Amazon has the innovative technologies, with frictionless payments that allow for limited staff, while Starbucks has the great brand that can lure customers into its doors. If the New York store is a success, you can bet that the two firms will try to bring the store concept into new markets, driving down the number of employees per store.
The Starbucks of Tomorrow is Worth Betting on Today
Undoubtedly, the COVID-19 pandemic and upward wage pressures have incentivized many quick-serve restaurants to embrace next-generation technologies.
Indeed, delivery, drive-thru, and digital (the three D’s, as they’re often referred to) have been keys to thriving as a restaurant amid the ongoing pandemic. Starbucks has done a great job of bouncing back from a turbulent 2020, thanks to its strength in digital.
Delivery and drive-thru were more challenging areas for Starbucks to compete in. That’s due to a lack of pre-pandemic infrastructure, relative to the likes of a fast-food firm like McDonald’s (MCD).

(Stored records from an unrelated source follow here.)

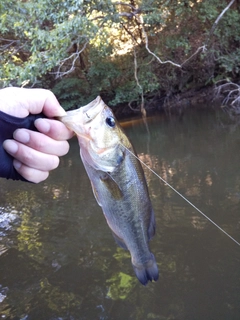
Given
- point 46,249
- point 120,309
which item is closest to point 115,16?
point 46,249

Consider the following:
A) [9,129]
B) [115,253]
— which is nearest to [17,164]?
[9,129]

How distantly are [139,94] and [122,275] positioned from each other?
1439cm

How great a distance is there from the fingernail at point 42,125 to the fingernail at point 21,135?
2.3 inches

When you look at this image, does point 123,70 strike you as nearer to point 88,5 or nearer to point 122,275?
point 88,5

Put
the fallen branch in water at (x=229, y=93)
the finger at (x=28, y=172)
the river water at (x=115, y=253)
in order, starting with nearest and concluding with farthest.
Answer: the finger at (x=28, y=172), the river water at (x=115, y=253), the fallen branch in water at (x=229, y=93)

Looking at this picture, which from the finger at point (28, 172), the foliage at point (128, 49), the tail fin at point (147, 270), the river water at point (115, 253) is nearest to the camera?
the finger at point (28, 172)

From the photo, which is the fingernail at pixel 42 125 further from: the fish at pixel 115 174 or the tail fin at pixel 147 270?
the tail fin at pixel 147 270

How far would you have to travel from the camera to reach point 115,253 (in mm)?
5191

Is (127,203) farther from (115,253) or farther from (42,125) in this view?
(115,253)

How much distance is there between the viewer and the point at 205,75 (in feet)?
61.9

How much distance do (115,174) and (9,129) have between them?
66 centimetres

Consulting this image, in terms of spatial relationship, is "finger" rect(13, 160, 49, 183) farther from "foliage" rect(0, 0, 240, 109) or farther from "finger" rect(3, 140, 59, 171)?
"foliage" rect(0, 0, 240, 109)

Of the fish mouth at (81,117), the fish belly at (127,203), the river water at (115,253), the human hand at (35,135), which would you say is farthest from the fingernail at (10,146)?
the river water at (115,253)

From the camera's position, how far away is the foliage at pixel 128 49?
13805mm
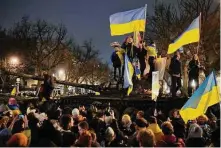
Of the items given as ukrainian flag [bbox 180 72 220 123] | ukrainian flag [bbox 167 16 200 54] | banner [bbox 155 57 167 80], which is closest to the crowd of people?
ukrainian flag [bbox 180 72 220 123]

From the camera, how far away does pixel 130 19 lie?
53.5ft

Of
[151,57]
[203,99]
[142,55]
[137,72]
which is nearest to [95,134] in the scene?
[203,99]

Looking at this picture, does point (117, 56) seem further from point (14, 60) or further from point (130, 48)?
point (14, 60)

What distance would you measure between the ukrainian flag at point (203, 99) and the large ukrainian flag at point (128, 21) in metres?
7.03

In any case, Starbucks has demonstrated it’s not afraid to take drastic steps to bolster its longer-term profitability prospects. The company shuttered many of its less-profitable stores last year, especially in the Canadian market, as the remote and hybrid work environments led to fewer coffee runs at the local Starbucks.
Arguably, Starbucks had a tougher task on its hands to adapt to the new normal. As the economy reopens, Starbucks is poised to pick up where it left off before the pandemic, but there are a new slate of challenges in upward wage pressures. As conditions normalize and new concepts are shown to hold more promise, I wouldn’t at all be surprised to see the store count surge, both at home and abroad.

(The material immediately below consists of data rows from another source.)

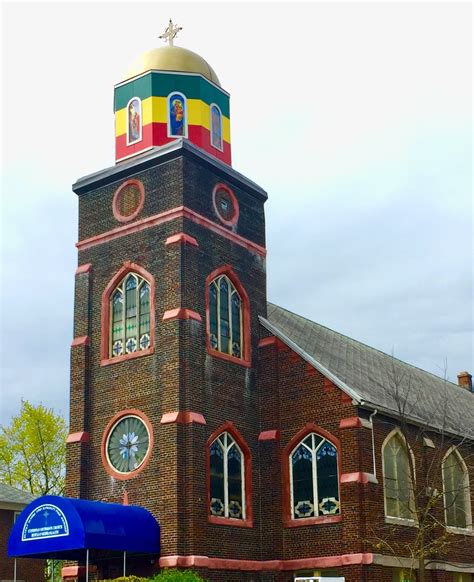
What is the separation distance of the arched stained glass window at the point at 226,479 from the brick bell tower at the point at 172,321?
5 centimetres

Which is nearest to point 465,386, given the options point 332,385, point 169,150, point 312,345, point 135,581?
point 312,345

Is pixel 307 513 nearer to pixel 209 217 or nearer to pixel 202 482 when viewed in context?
pixel 202 482

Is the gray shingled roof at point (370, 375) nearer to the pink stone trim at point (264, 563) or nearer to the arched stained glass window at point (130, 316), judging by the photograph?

For now, Starbucks is fine hiking wages, but it has a longer-term plan to get profitability prospects back on the right track. The new store concept announcement had a rather muted reaction in SBUX stock, which barely budged, as AMZN shares popped over 4%.
Only time will tell if the New York store takes off, but there’s not much to lose for either Seattle-based firm, as they look to help one another make it through upward wage pressures.
Wall Street’s Take
According to TipRanks’ consensus analyst rating, SBUX stock comes in as a Buy. Out of 22 analyst ratings, there are 14 Buy recommendations and 8 Hold recommendations.
As for price targets, the average Starbucks price target is $124.24, implying an upside of 12.15%. Analyst price targets range from a low of $105.00 per share to a high of $142.00 per share.
Disclosure: Joey Frenette owned shares of Starbucks at the time of publication.